Inclusive, além da qualidade técnica, as nuances que ali passaram despercebidas para olhos destreinados foram um show a parte de representação de um universo. As apresentações de dublagem é para os travestis como uma vitrine para mostra um talento interpretativo muito valorizado entre eles. A leitura do publico ainda era de esperar um Show de Humor a La Shopping Pizza na primeira apresentação, mas o conhecimento acontece gradualmente, os risos cessaram até as horas que realmente deveriam aparecer. Mas o choque de insinuação sexual e o recado final, no strip-tease às avessas de uma travesti dublando um hino das divas gay, Christina Aguilera – “I`m beautiful, no mater what they say. Words can`t bring me down. So Don`t you bring me down today.”

O desconhecido foi apresentado: faces, movimentos, corpos, emoções e historias que sacudiram com o espectador pai de família heterossexual cristão que baba uma baba elástica e bovina enquanto a vida passa. Mas em Guará não deixa que você vá e volte igual.
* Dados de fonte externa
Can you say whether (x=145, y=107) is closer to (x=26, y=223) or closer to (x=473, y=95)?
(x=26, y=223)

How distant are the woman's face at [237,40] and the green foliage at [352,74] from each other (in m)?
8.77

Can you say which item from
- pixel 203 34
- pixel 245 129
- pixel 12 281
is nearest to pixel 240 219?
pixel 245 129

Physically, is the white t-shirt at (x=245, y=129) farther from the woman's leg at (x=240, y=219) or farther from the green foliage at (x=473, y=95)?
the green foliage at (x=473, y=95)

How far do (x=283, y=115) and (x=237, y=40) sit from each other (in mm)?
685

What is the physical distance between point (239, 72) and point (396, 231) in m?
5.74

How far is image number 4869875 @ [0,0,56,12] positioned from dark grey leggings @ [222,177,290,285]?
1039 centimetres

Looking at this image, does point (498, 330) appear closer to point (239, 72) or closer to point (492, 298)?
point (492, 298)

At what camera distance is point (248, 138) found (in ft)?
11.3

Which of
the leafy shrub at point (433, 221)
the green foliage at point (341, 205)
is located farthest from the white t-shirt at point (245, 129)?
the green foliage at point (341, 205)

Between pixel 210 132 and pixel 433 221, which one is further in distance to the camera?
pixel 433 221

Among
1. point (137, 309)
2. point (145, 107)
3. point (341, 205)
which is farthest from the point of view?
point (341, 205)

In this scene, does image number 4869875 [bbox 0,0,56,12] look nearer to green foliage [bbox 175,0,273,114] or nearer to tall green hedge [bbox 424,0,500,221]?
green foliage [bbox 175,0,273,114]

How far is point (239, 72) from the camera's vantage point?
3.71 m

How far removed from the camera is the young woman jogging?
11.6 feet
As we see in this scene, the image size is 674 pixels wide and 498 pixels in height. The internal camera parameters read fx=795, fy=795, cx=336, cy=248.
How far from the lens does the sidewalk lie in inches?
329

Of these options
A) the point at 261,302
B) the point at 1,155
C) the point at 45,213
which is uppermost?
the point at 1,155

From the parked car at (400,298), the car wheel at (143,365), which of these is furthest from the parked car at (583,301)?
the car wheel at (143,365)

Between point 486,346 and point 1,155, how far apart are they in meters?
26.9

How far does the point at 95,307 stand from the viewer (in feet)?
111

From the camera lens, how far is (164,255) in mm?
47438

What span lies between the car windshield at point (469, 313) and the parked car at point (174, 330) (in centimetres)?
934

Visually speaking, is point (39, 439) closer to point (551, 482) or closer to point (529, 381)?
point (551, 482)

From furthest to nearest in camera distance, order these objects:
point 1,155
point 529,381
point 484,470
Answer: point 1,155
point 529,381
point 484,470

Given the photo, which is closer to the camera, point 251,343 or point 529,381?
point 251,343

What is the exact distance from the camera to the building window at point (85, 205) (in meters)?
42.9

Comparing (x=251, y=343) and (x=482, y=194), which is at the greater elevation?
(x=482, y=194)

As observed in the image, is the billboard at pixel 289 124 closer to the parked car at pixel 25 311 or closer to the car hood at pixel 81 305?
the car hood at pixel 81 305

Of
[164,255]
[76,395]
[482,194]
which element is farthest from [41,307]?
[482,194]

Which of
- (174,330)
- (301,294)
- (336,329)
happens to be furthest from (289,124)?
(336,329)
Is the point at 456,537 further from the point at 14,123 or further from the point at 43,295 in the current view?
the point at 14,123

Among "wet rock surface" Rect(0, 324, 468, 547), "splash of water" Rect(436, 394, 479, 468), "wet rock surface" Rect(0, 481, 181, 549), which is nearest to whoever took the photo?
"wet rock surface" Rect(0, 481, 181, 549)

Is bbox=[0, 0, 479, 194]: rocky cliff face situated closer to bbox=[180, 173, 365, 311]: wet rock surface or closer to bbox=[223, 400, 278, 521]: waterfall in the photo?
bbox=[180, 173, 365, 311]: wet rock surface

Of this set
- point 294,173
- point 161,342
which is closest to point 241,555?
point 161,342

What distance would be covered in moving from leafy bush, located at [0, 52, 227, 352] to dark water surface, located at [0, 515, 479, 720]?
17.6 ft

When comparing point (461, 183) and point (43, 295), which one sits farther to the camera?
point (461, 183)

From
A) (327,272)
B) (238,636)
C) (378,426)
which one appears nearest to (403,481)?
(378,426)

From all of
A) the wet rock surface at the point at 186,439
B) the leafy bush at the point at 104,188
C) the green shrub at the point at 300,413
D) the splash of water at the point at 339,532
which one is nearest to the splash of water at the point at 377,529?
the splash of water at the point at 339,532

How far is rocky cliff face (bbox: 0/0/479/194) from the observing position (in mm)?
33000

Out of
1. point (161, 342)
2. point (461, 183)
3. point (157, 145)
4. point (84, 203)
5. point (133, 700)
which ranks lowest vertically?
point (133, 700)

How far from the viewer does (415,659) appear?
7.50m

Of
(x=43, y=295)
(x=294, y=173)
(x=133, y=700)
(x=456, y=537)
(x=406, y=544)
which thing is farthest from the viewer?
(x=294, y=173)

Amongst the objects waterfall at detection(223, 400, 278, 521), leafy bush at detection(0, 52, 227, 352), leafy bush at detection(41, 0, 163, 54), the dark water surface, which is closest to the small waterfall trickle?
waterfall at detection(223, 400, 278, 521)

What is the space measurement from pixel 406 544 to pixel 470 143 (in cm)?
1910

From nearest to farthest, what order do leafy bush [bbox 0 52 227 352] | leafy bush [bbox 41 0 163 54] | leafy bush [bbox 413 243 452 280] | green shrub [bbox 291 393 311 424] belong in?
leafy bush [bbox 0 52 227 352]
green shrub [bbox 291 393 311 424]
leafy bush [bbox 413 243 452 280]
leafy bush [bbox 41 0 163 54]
A mesma cidade que mostra o novo para os que se acham grandes e sábios, ensina o respeito com os outros e com a natureza para os pequeninos. Na tenda de circo azule amarela, estava fervilhante de pequenos corações empolgadíssimos com os bonequinhos que conversavam com eles do alto do palco. Infelizmente ainda não sei o que aconteceu com a bruxa, pois tive de sair da tenda antes do final do teatrinho para dar tempo de me arrumar e para tentar não ficar surda com os gritos estridentes de um garotinho sentado do meu lado.

Guaramiranga é uma cidade mágica que mexe com a vida em si. Guaramiranga é dar abraços em amigos, é ver quem você não queria e nem se importar. Guará é um ótimo lugar para fazer sexo, dar uns beijinhos sem compromisso, cantar a alegria e espalhar alegria. Se imaginou morando lá? Também faz parte do processo de conhece-la. Ir para Guaramiranga é olhar para sua Vida e falar de amor, é olhar para seu Amor e ver que ele está em sua vida. Guará é o lugar que faz um pouco de você melhorar sempre que vai lá.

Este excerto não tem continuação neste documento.